───── Supplied data

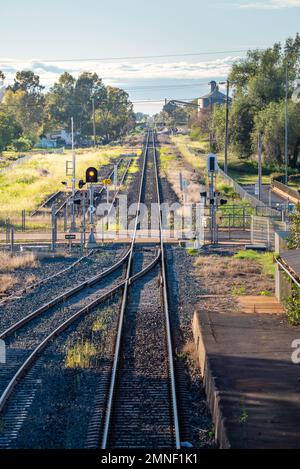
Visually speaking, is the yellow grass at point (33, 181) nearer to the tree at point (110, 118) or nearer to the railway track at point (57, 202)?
the railway track at point (57, 202)

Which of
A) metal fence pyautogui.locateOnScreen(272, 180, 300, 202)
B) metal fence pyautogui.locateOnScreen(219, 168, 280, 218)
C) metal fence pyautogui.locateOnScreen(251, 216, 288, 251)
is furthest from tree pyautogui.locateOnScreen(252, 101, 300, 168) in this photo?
metal fence pyautogui.locateOnScreen(251, 216, 288, 251)

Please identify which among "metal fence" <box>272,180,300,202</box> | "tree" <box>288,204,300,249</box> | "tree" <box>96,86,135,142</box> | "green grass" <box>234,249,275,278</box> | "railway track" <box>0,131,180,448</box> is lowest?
"green grass" <box>234,249,275,278</box>

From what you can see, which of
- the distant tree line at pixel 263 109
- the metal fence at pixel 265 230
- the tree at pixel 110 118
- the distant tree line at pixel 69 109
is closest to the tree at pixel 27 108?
the distant tree line at pixel 69 109

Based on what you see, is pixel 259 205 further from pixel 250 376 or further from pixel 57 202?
pixel 250 376

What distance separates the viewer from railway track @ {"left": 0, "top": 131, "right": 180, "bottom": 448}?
11.4m

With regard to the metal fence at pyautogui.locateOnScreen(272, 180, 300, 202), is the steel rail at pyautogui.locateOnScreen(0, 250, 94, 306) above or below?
below

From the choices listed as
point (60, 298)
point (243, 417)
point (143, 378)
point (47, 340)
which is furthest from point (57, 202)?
point (243, 417)

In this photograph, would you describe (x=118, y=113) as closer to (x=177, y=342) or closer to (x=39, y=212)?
(x=39, y=212)

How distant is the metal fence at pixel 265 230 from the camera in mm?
32213

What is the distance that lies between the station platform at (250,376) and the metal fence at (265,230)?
13.9m

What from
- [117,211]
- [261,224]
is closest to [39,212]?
[117,211]

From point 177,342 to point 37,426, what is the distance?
18.1 feet

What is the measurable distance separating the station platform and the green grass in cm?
792

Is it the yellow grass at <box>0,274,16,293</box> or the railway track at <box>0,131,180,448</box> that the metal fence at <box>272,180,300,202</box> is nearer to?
the yellow grass at <box>0,274,16,293</box>
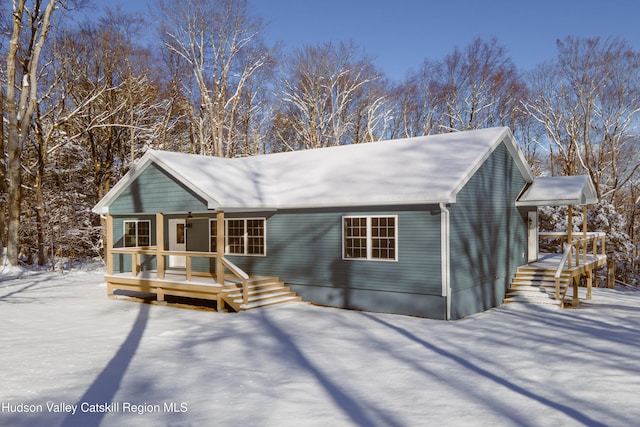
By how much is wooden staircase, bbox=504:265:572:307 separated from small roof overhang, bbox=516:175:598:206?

──────────

* [Requirements] No pictures belong in the copy; quote exactly the lines from the line containing "In this photograph, would" through the final line of the material, both ends included.

* [Output of the task]
In this photograph, would you describe (x=118, y=113) as closer to (x=177, y=342) or closer to (x=39, y=212)?
(x=39, y=212)

How distant is the metal fence at pixel 265 230 from the camera in mm?
32213

What is the distance that lies between the station platform at (250,376) and the metal fence at (265,230)?
13.9m

What from
- [117,211]
- [261,224]
is closest to [39,212]?
[117,211]

From point 177,342 to point 37,426, what is the distance?
18.1 feet

What is the measurable distance separating the station platform and the green grass in cm?
792

Is it the yellow grass at <box>0,274,16,293</box> or the railway track at <box>0,131,180,448</box> that the metal fence at <box>272,180,300,202</box> is nearer to?
the yellow grass at <box>0,274,16,293</box>
By how much is wooden staircase, bbox=504:265:572:307 separated from small roof overhang, bbox=516:175:598:206?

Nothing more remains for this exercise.